Early centralized models, where the currency is controlled by a single private entity, have expanded and now encompass a wide range of business concepts. Some centralized virtual currencies take the form of digital precious metals, such as e-Gold and Pecunix, where users exchange digital currency units ostensibly backed by gold bullion or other precious metals. Others exist within popular online games or virtual worlds, such as Farmville, Second Life, or World of Warcraft. Still others are online payment systems such as WebMoney and Liberty Reserve, which are available generally outside of specific online communities and denominate users’ accounts in virtual currency rather than U.S. Dollars, Euros, or some other national currency. Decentralized systems such as Bitcoin, which have no centralized administrating authority and instead operate as peer-to-peer transaction networks, entered the scene relatively recently but are growing rapidly. A network of sites and services, including exchangers who buy and sell virtual currencies in exchange for national currencies or other mediums of value, have developed around virtual currency systems, as well.

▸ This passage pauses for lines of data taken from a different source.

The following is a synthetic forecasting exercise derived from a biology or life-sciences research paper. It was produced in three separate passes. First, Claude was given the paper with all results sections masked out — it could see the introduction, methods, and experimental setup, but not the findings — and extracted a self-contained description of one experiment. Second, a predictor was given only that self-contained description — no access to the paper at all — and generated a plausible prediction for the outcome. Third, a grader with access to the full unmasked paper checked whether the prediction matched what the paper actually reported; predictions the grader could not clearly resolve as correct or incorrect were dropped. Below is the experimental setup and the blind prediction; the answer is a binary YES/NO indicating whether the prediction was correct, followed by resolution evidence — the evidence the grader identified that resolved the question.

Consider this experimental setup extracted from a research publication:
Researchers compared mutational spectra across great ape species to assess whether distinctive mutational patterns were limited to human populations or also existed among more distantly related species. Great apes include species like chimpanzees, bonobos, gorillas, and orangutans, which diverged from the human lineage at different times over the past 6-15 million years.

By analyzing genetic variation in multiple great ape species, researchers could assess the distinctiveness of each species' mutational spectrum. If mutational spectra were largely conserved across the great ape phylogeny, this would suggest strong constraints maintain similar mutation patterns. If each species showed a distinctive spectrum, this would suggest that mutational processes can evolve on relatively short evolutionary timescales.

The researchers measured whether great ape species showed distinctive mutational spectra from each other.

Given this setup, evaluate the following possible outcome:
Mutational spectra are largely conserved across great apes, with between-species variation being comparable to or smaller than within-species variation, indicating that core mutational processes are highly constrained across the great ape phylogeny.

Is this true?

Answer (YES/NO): NO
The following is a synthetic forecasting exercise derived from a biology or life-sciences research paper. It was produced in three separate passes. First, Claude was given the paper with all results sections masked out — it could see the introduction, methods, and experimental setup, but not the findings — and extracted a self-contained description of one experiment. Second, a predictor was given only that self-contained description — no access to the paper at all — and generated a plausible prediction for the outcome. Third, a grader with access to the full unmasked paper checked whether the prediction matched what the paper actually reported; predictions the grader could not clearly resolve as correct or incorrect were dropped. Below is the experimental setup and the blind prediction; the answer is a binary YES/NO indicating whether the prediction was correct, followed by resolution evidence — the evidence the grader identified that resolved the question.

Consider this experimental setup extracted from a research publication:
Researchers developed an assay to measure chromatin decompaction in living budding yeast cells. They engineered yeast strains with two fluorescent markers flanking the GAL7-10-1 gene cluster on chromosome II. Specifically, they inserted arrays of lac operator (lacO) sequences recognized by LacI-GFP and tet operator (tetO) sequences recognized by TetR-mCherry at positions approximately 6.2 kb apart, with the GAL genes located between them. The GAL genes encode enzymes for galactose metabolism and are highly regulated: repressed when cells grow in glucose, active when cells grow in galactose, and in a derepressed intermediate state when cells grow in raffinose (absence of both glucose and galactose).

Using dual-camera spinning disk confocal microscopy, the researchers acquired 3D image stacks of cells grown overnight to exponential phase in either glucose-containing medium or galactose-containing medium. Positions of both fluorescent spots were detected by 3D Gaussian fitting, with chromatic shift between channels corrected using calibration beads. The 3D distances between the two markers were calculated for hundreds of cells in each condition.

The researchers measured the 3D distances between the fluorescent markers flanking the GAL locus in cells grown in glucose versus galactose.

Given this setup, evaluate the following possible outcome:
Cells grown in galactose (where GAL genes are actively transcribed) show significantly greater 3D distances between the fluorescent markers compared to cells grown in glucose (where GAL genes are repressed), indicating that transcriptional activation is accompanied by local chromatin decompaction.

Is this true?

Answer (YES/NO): YES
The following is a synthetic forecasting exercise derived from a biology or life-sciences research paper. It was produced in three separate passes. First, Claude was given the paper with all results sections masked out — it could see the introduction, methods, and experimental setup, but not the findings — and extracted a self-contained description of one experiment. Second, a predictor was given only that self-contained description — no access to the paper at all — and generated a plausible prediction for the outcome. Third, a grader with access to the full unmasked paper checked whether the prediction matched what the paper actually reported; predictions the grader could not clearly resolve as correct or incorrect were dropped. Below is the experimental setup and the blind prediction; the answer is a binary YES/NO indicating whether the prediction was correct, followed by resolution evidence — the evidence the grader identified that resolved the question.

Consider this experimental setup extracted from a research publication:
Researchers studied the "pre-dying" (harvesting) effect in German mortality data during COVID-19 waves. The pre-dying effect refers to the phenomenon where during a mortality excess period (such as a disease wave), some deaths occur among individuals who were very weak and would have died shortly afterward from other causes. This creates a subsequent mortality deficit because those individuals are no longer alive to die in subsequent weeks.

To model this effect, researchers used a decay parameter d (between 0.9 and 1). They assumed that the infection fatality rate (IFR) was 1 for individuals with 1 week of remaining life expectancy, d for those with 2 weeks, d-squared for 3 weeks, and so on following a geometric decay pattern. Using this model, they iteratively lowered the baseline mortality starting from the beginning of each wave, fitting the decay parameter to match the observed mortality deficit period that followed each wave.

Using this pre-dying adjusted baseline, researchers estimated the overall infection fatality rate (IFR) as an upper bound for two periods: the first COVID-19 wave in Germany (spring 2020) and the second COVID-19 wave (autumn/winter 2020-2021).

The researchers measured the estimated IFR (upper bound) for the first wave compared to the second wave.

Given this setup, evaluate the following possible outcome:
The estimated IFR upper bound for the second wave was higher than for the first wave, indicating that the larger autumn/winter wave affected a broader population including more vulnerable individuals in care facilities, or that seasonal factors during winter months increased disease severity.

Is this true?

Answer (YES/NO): YES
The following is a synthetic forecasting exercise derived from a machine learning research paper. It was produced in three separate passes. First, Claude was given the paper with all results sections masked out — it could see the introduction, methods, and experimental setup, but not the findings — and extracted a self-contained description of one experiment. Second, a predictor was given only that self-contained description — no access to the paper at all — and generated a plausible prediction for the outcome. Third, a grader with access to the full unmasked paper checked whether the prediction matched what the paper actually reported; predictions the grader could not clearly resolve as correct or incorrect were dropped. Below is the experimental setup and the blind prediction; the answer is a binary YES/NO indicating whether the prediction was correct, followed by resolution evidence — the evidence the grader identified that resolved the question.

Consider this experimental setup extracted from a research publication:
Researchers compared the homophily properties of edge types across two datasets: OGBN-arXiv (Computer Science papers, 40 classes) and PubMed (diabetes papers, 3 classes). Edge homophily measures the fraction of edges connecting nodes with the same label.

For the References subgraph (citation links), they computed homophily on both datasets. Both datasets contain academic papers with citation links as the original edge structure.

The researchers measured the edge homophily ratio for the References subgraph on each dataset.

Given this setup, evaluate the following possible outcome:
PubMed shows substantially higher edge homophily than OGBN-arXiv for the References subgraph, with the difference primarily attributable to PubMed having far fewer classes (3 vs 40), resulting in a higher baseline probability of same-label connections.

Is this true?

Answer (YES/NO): NO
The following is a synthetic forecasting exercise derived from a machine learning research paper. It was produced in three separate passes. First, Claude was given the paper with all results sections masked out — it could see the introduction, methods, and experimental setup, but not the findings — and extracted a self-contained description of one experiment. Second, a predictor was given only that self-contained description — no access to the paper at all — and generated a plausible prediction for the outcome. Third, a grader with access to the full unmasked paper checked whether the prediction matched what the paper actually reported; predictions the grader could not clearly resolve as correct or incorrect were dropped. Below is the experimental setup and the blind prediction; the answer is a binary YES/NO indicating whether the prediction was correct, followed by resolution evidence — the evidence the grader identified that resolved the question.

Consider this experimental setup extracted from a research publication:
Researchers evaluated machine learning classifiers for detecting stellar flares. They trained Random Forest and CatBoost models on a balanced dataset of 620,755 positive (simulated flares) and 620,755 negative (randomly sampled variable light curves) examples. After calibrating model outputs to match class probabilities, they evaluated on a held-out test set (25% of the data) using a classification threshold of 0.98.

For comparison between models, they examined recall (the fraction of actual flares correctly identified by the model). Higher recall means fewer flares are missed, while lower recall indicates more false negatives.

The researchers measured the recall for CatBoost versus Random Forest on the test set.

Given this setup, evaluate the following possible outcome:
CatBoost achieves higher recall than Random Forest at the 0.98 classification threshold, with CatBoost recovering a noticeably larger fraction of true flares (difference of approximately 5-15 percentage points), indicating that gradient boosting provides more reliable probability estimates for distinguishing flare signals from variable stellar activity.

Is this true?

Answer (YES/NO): NO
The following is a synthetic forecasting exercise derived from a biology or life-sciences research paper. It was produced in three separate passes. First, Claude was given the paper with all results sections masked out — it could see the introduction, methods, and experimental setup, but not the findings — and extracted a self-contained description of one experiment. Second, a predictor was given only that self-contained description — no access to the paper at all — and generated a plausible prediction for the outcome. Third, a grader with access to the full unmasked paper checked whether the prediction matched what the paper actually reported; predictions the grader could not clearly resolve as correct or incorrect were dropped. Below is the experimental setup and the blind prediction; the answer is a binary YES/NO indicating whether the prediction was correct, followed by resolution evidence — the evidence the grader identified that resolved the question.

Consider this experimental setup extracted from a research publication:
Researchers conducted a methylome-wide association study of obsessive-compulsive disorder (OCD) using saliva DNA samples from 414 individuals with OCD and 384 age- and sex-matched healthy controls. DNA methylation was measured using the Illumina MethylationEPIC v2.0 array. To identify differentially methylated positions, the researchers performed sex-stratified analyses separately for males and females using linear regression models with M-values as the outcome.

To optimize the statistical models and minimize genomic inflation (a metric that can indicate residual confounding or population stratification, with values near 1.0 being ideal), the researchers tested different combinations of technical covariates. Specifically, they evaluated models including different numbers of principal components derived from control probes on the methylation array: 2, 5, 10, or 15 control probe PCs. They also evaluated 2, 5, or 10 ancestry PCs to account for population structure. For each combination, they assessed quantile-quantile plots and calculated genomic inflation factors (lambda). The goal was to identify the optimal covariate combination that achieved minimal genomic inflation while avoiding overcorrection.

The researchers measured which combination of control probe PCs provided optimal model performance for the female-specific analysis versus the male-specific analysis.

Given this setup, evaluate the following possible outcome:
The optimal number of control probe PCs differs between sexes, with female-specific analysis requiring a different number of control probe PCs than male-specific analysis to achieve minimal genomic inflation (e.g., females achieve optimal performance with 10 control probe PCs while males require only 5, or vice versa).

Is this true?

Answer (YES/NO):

He emphasized the use of Tor to conceal transactions:
And, indeed, some of the criminal activity occurs through online black markets, many of which operate as Tor hidden services. Tor hidden services are sites accessible only through Tor, an anonymizing network that masks users’ Internet traffic by routing it through a series of volunteer servers, called “nodes,” across the globe. Online black markets capitalize on Tor’s anonymizing features to offer a wide selection of illicit goods and services, ranging from pornographic images of children to dangerous narcotics to stolen credit card information.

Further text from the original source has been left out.